É a prática da performance, por outro lado, que envolve alunos de graduação em artes visuais, meios digitais, dança e artes do corpo selecionados para o workshop de performance que integra o Festival. A atividade é coordenada por Marcos Hill, professor da Escola de Belas Artes da Universidade Federal de Minas Gerais, e pelo artista plástico Marco Paulo Rolla, que também se apresenta no Festival. Dois dos mais conceituados pesquisadores do gênero no país, eles dividem a coordenadoria e a curadoria do Centro de Experimentação e Informação de Arte (Ceia), de Belo Horizonte (MG). O workshop tem três blocos, dirigidos ao estudo de referências bibliográficas e de exemplos históricos da performance; à elaboração e experimentação de ações propostas pelos participantes; e à apresentação de resultados, também dentro do Festival.
Sofisticado banco de dados que estrutura o conhecimento sobre o circuito sul acumulado pela Associação em 23 anos, o Videobrasil On-Line ganha um espaço à parte no Festival. São laboratórios nos quais pesquisadores e editores responsáveis pelo conteúdo do instrumento ajudam os realizadores a experimentálo, ensinando-os a imputar dados novos e a atualizar outros, e discutindo com eles formas de indexação e conceitos-chave. Mais do que produzir uma proximidade extraordinária entre usuário e instrumento, o objetivo desta atividade é compartilhar o Videobrasil On-Line com a comunidade à qual ele serve, dividindo com artistas, curadores e pesquisadores a responsabilidade pela atualidade e precisão de seu conteúdo. A idéia dos laboratórios é estabelecer um modelo de participação que se torne praxe entre os interessados em fortalecer o circuito sul.

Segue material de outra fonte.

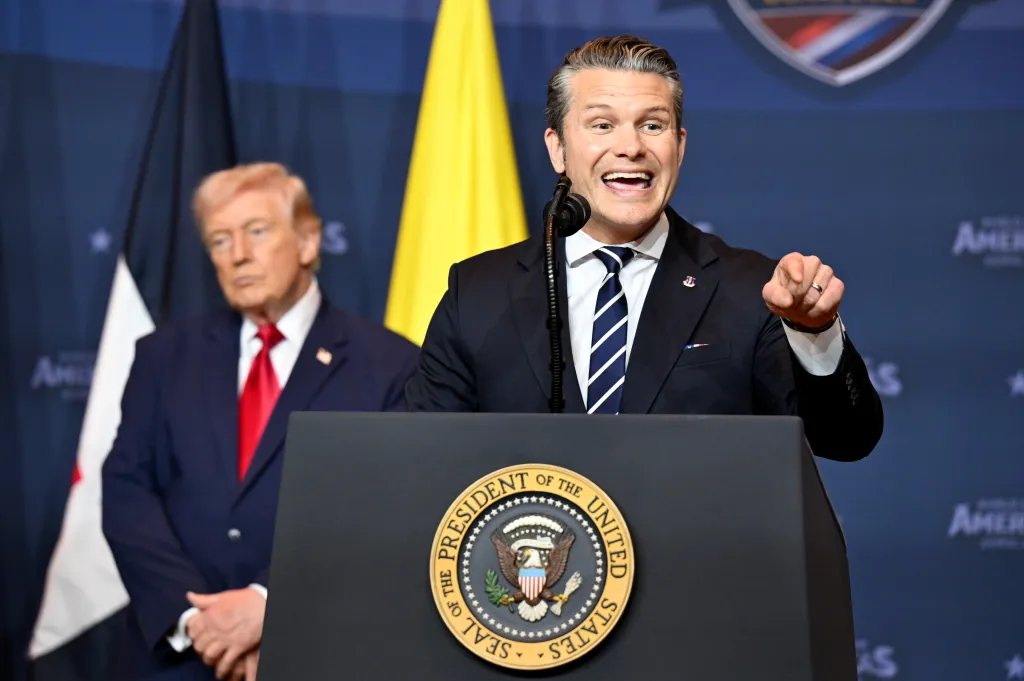 U.S. Defense Secretary Pete Hegseth speaks from a podium with the Seal of the President of the United States, while President Donald Trump stands behind him.
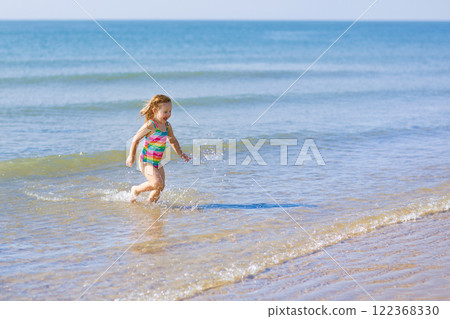 Kids playing on beach. Children play at sea. 122368330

Na extremidade lúdica da Zona de Reflexão, três grupos heterogêneos de criadores produzem, a partir da manipulação conjunta de bancos de imagens diversos, happenings inéditos de música e live-image ao longo do Festival. Municiados pelo evento com toda a estrutura necessária, artistas de países e atitudes distintas trabalham juntos até chegar a um produto que traduza suas similaridades e diferenças – de língua, de jeito, de gênero – em noites de puro entretenimento.
ASSOCIAÇÃO CULTURAL VIDEOBRASIL. "15º Festival Internacional de Arte Eletrônica Videobrasil - 'Performance.'": de 6 a 25 de setembro de 2005, p. 224-225, São Paulo-SP, 2005.